The dataset pulsars.csv contains eight measurements from 2,000 stars obtained with radio telescopes. The description of those eight variables is provided, for information only, in the file pulsars-info.txt. The nineth variable indicates if the star is a pulsar (1) or not (0). This dataset has been checked by human annotators.
a) Using a multi-dimensional scaling (MDS) with a Sammon minimizing criteria, show with a single figure that pulsars congregate together when projected onto a two-dimensional space. Write a short comment that helps locate the pulsars in the figure.
b) Evaluate the pulsar detection ability of a multivariate logistic regression (using all eight variables) by calculating its AUC. Is it an effective method? Why?
c) (This question is not directly related to b)) Can you find a clustering methods (among the ones seen in class) that would be successful in identifying a cluster mostly composed of pulsars of the first dataset (pulsars.csv)? You must show your work for this question, that is: if you find one, just write the code that identifies the pulsar cluster and produce one single figure.
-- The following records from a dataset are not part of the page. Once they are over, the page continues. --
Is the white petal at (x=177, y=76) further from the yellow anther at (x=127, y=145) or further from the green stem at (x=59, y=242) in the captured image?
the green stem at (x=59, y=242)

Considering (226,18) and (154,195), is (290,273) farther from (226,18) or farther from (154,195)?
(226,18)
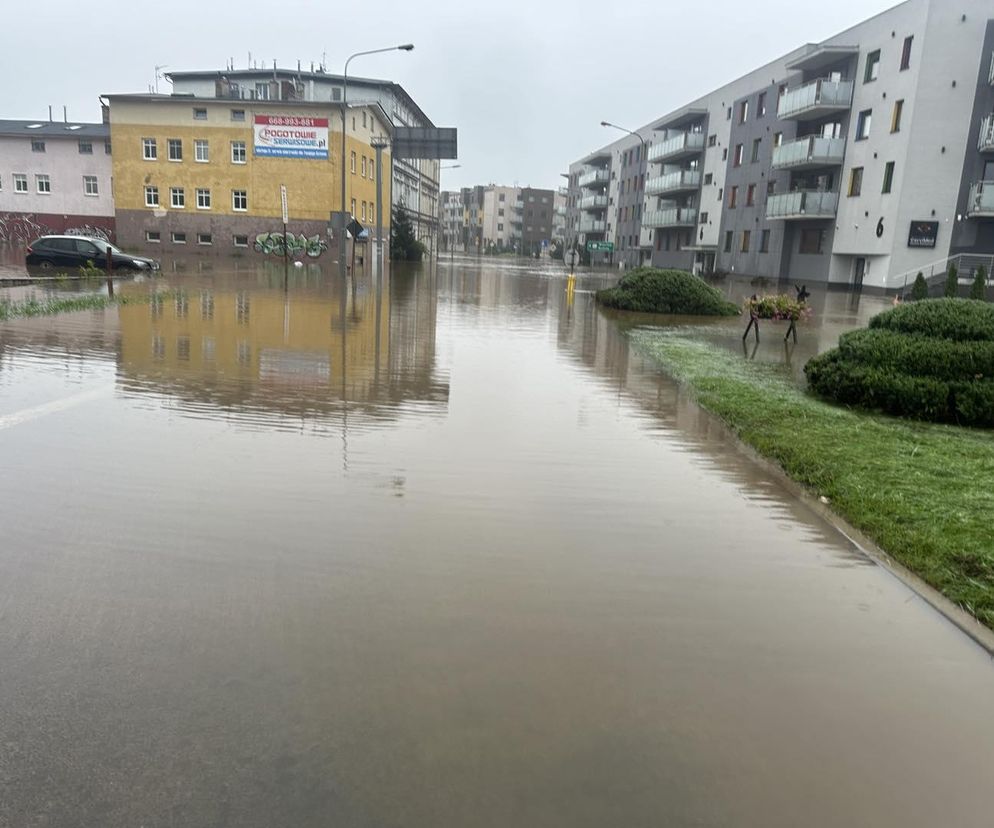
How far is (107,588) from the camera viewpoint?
152 inches

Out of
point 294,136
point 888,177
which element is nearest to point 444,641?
point 888,177

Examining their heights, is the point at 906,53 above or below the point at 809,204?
above

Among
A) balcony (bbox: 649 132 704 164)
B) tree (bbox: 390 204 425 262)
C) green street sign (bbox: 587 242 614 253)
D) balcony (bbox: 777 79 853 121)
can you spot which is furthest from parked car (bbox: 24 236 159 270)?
green street sign (bbox: 587 242 614 253)

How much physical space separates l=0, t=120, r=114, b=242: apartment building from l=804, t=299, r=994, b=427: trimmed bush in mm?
52125

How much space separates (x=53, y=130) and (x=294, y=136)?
61.3 feet

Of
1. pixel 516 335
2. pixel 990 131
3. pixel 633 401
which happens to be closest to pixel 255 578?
pixel 633 401

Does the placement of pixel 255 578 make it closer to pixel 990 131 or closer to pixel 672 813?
pixel 672 813

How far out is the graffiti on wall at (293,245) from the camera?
4675 cm

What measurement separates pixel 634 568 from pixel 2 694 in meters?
3.09

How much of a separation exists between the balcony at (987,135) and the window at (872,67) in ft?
19.8

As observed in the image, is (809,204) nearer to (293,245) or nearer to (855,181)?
(855,181)

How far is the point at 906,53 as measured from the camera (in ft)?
118

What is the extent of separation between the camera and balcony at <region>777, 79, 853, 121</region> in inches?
1585

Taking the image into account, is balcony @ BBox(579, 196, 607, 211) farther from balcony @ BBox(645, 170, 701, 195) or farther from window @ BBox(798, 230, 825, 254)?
window @ BBox(798, 230, 825, 254)
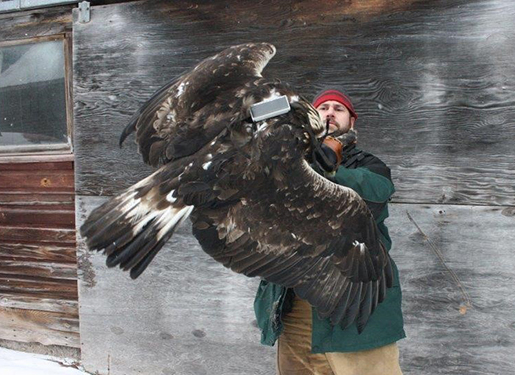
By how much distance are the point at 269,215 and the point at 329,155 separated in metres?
0.32

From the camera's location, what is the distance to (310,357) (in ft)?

If you don’t find any satisfactory clustering method, show what your failed attempts produced in a single multi-panel figure.
d) The file pulsar2.csv contains new measurements from 500 other stars but their pulsar nature has not been checked by a human annotator. Determine which stars, out of those 500, are pulsars. Aim for a 90% true positive rate. How many new pulsars have you found in this new dataset?
(Hint: use the logistic regression from the first dataset to infer the probability that a star in the second dataset is a pulsar. Then, infer the threshold that gave a TPR of 90% and use this threshold to classify the candidate pulsars of the second dataset)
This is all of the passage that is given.